● TO DO
For the word "Zealand", search the records and show each line in which it occurs.

⁂

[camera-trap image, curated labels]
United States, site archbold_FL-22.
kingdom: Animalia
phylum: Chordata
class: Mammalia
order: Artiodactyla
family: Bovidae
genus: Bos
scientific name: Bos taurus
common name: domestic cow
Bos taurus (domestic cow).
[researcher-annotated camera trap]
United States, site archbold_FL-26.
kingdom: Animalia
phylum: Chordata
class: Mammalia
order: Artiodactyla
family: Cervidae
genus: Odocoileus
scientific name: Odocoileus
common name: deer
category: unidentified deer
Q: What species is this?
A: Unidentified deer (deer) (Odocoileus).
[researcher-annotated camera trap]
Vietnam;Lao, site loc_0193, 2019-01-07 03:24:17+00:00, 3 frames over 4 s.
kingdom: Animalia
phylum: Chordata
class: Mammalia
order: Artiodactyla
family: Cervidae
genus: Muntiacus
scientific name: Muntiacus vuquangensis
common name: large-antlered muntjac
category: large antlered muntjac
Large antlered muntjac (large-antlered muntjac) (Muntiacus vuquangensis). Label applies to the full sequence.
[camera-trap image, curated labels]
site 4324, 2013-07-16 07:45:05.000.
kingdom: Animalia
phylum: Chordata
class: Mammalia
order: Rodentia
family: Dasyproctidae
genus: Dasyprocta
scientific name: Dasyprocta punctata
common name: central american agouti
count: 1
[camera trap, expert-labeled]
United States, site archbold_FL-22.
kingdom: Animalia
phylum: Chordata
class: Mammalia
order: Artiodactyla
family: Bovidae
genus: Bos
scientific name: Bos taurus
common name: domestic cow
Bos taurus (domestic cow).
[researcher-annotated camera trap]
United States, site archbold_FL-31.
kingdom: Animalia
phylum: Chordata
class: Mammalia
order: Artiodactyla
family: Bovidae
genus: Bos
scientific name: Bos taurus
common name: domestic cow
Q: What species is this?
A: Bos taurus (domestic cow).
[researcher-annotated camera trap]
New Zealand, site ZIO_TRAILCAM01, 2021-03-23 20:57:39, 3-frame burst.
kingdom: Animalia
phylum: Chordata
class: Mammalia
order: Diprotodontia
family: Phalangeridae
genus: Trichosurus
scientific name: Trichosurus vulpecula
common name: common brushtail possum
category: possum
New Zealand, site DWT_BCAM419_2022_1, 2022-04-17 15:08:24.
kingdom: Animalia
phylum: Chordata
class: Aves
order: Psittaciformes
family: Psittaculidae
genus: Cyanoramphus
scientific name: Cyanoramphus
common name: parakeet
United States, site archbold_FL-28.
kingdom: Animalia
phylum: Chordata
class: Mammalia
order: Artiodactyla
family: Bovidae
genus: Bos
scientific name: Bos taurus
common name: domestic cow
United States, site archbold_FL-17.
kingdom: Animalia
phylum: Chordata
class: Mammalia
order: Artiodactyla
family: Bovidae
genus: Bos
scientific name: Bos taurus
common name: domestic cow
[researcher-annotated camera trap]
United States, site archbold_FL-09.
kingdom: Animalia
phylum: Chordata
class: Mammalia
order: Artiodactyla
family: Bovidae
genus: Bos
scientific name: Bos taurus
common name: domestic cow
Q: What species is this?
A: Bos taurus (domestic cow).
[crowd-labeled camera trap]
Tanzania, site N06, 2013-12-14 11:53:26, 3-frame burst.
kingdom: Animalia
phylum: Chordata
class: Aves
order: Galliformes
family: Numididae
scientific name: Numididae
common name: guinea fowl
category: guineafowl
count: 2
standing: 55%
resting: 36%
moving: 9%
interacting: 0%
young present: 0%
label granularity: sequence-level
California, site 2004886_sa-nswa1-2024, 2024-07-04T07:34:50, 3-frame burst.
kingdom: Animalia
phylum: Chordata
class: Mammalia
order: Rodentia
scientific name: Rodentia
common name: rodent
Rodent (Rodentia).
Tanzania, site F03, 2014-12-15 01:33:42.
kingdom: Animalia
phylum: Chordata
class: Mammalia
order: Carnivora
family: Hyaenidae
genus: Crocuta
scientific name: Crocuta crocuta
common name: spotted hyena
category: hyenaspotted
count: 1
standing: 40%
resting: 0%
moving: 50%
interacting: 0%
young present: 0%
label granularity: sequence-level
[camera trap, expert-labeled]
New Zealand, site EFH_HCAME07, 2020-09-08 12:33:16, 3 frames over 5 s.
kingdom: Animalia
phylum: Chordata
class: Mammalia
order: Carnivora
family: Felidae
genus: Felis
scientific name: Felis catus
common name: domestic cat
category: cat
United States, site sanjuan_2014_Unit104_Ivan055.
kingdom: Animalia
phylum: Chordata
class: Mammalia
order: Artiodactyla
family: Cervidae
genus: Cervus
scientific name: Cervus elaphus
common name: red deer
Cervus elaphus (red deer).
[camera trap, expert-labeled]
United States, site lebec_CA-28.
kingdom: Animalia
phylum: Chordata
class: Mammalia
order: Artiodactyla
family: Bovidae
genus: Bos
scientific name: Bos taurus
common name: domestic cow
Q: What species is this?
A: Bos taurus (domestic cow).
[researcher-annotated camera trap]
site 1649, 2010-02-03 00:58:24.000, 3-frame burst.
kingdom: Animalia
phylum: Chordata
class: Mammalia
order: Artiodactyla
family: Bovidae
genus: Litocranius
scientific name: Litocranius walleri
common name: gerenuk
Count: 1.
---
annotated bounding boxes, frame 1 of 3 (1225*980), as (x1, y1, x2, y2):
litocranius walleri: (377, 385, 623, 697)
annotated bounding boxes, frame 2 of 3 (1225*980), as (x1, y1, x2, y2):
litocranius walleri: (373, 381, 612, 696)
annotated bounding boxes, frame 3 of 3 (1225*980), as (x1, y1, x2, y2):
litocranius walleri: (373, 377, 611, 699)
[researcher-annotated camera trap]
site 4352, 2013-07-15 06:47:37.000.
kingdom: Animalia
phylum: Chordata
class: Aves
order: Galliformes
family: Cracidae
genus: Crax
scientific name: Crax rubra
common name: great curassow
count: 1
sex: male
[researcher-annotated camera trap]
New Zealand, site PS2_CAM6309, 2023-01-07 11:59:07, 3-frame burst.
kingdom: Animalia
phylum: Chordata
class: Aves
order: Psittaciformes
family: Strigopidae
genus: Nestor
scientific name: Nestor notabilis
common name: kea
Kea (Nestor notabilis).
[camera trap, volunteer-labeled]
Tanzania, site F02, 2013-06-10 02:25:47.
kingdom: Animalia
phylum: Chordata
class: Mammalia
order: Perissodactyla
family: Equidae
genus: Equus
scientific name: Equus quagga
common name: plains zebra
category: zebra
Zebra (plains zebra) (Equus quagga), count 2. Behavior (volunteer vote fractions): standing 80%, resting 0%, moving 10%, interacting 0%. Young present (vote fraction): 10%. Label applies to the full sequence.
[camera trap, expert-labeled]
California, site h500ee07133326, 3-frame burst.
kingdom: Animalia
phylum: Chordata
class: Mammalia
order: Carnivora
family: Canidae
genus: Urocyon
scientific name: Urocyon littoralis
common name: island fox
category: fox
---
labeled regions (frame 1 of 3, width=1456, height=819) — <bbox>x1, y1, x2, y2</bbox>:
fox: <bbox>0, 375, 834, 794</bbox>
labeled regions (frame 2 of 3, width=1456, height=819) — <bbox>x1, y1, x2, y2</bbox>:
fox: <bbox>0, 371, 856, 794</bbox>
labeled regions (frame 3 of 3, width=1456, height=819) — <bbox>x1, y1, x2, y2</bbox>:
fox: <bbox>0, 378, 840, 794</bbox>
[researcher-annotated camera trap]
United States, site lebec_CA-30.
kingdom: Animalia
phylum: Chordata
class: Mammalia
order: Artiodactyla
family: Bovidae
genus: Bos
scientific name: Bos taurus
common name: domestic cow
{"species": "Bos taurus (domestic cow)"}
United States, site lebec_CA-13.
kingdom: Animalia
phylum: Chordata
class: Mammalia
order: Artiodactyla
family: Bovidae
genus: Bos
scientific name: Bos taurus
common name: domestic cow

⁂

● SOLUTION FOR THIS EXERCISE
New Zealand, site ZIO_TRAILCAM01, 2021-03-23 20:57:39, 3-frame burst.
New Zealand, site DWT_BCAM419_2022_1, 2022-04-17 15:08:24.
New Zealand, site EFH_HCAME07, 2020-09-08 12:33:16, 3 frames over 5 s.
New Zealand, site PS2_CAM6309, 2023-01-07 11:59:07, 3-frame burst.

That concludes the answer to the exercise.